Step 3 - send a message to a group
In addition to building contacts, you can also make groups. The group itself has a name (the one you will use when you call Jott so make it simple to say) and contacts from your list are added as members. Now when you send a message to the group, all of its members receive notification via email and text.

Step 4 - publishing your Jotts
So far so good. We are sending messages to ourselves, to others and to groups. But how do we store these communications? How can we review messages from various team members? Jott also has a great feature that allows us to publish directly to a blog. Blog publishing is enabled by adding a contact called blog with the email address that has publish permission on an existing blog (see the Jott FAQ for common blog configuration steps). Now you can call Jott and select 'blog' as the recipient to publish text directly to a common web page. You can also include the blog contact in your group to capture communications from group members.
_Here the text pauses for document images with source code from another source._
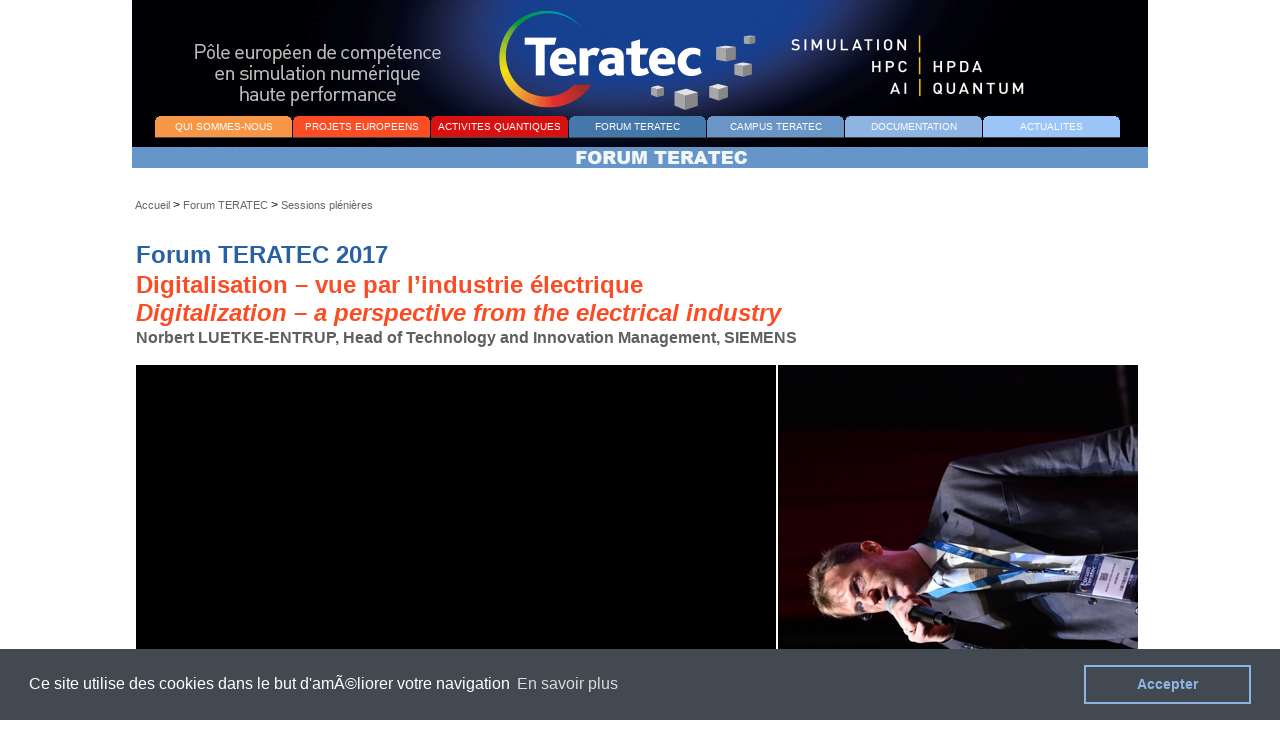

--- FILE ---
content_type: text/html
request_url: https://www.teratec.eu/forum_2017/Videos/Videos_Plenieres_02.html
body_size: 1566
content:
<!DOCTYPE html PUBLIC "-//W3C//DTD XHTML 1.0 Transitional//EN" "http://www.w3.org/TR/xhtml1/DTD/xhtml1-transitional.dtd">
<html xmlns="http://www.w3.org/1999/xhtml">
<head>
<meta http-equiv="Content-Type" content="text/html; charset=iso-8859-1" />
<title>Ter@tec</title>
<script type="text/javascript">
<!--



function MM_preloadImages() { //v3.0
  var d=document; if(d.images){ if(!d.MM_p) d.MM_p=new Array();
    var i,j=d.MM_p.length,a=MM_preloadImages.arguments; for(i=0; i<a.length; i++)
    if (a[i].indexOf("#")!=0){ d.MM_p[j]=new Image; d.MM_p[j++].src=a[i];}}
}
//-->
</script>
<link href="../../css/style.css" rel="stylesheet" type="text/css" />
<style type="text/css">
<!--
a:link {
	text-decoration: none;
}
a:visited {
	text-decoration: none;
}
a:hover {
	text-decoration: underline;
	color: #666666;
}
a:active {
	text-decoration: none;
	text-align: center;
}
-->
</style>
<link href="../../css/menu_general.css" rel="stylesheet" type="text/css" />
<script src="../../Scripts/AC_RunActiveContent.js" type="text/javascript"></script>
<style type="text/css">
<!--
.date {font-family: Verdana, Arial, Helvetica, sans-serif;
	font-size: 12px;
	color: #38638D;
	font-weight: bold;
}
.Style1 {font-size: 14px}
.Style8 {
	font-size: 24px;
}
.Style19 {
	font-size: 24px;
	color: #fb4c24;
	font-weight: bold;
	text-align: center;
}
.Style20 {font-family: Arial, Helvetica, sans-serif}
.Style21 {font-family: Verdana, Arial, Helvetica, sans-serif; }
.Style22 {font-family: Arial, Helvetica, sans-serif; font-size: 14px; }
.Style23 {
	font-size: 50%;
	text-align: center;
}
.Style191 {	font-size: 24px;
	color: #fb4c24;
	font-weight: bold;
}
-->
</style>

<!-- Google tag (gtag.js) -->
<script async src="https://www.googletagmanager.com/gtag/js?id=G-NJK15S0LBD"></script>
<script>
  window.dataLayer = window.dataLayer || [];
  function gtag(){dataLayer.push(arguments);}
  gtag('js', new Date());

  gtag('config', 'G-NJK15S0LBD');
</script>
<link href="https://teratec.eu/css/menu_accueil.css" rel="stylesheet" type="text/css" />
<script type="text/javascript" src="https://teratec.eu/css/menu_unique_latin.js"></script>
</head>

<body>
<table width="1015" border="0" align="center" cellpadding="3" cellspacing="0" bgcolor="#FFFFFF">
  <tr>
    <td height="170" valign="top" background="../../library/fond_entete_forum.jpg"><table width="1010" height="150" border="0" cellpadding="0" cellspacing="0">
      <tr>
        <td colspan="3"><img src="../../library/rien.gif" width="1" height="15" /></td>
      </tr>
      <tr>
        <td width="290" height="64"><a href="../../index.html"><img src="../../library/rien.gif" width="270" height="60" border="0" /></a></td>
        <td width="610">&nbsp;</td>
        <td width="110"><div align="center"></div></td>
      </tr>
      <tr>
        <td colspan="3"><script type="text/javascript">
            paragraph();
        </script>
</td>
      </tr>
    </table></td>
  </tr>
  
  <tr>
    <td><img src="../../library/rien.gif" width="1" height="1" /></td>
  </tr>
  
  <tr>
    <td width="1009" align="left" valign="top"><p align="justify" class="textecontenu"><a href="../../index.html" class="texte_menu">Accueil</a> &gt; <a href="../index.html" class="texte_menu">Forum TERATEC</a> &gt; <span class="texteaccueil">Sessions plénières </span>      </p>
      <table width="1000" border="0" align="left" cellpadding="1" cellspacing="0" bordercolor="#CCCCCC">

        <tr>
          <td align="left" valign="top" scope="col">&nbsp;</td>
          <td align="left" valign="top" scope="col">&nbsp;</td>
        </tr>
        <tr>
          <td align="left" valign="middle" scope="col"><span class="Titre_menu_6996c7 Style13 Style8">Forum TERATEC 2017</span></td>
          <td align="left" valign="middle" scope="col">&nbsp;</td>
        </tr>
        <tr>
          <td colspan="2" align="left" valign="middle" scope="col"><span class="Style191">Digitalisation &ndash; vue par l&rsquo;industrie &eacute;lectrique <br><em> Digitalization – a perspective from the electrical industry</em></span></td>
        </tr>
        <tr>
          <td colspan="2" align="left" valign="middle" class="sous_titre_gris_gras_tres_grand" scope="col">Norbert LUETKE-ENTRUP, Head of Technology and Innovation Management, SIEMENS</td>
        </tr>
        <tr>
          <td align="left" valign="top" scope="col">&nbsp;</td>
          <td align="left" valign="top" scope="col">&nbsp;</td>
        </tr>
        <tr>
          <td width="64%" align="left" valign="top" scope="col">
           <video width="640" height="360" autoplay controls="controls" >
            <source src="../../video/FT2017/02_Norbert_Lutke_Entrup_Siemens_Forum_Teratec_2017.webm" type="video/webm" />
            <source src="../../video/FT2017/02_Norbert_Lutke_Entrup_Siemens_Forum_Teratec_2017.mp4" type="video/mp4" />
          </video></td>
          <td width="36%" align="left" valign="top" scope="col"><img src="../../Photos/photos_forum_2017/Plenieres/360/1231_Forum_Teratec_2017.jpg" width="360" height="360" alt=""/></td>
        </tr>
        <tr>
          <td colspan="2" align="left" valign="top" scope="col">&nbsp;</td>
        </tr>
        <tr>
          <td colspan="2" align="left" valign="top" class="Titre_menu_activites" scope="col"><a href="Videos_Plenieres.html" target="_top" class="titretest">Retour &agrave; la liste des vid&eacute;os...</a></td>
        </tr>
      </table>
     </td></tr>
  <tr>
    <td height="20"><div align="center"><span class="textecontenu">&copy;   Teratec - Tous droits r&eacute;serv&eacute;s -</span> <a href="../../info/mentions_legales.html" class="texte_menu">Mentions   l&eacute;gales</a></div></td>
  </tr>
</table>
</body>
</html>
Publish Jotts using a blog

Step 5 - bringing it all together
Jott can be a very handy tool to fill in some of your communication gaps by allowing field personnel to publish content, as text with links to the original voice messages, in real-time from the field with only a cell phone. ERS can enhance this functionality by adding to the text field messages. Imagine combining real time field reports with links to policy and procedure documents, response plans, HICS forms, resource management, skills inventories and dynamic org charts. Now you can incorporate situation reports, live from the field, into the rest of your response information to get an even more complete operational view of the incident at hand.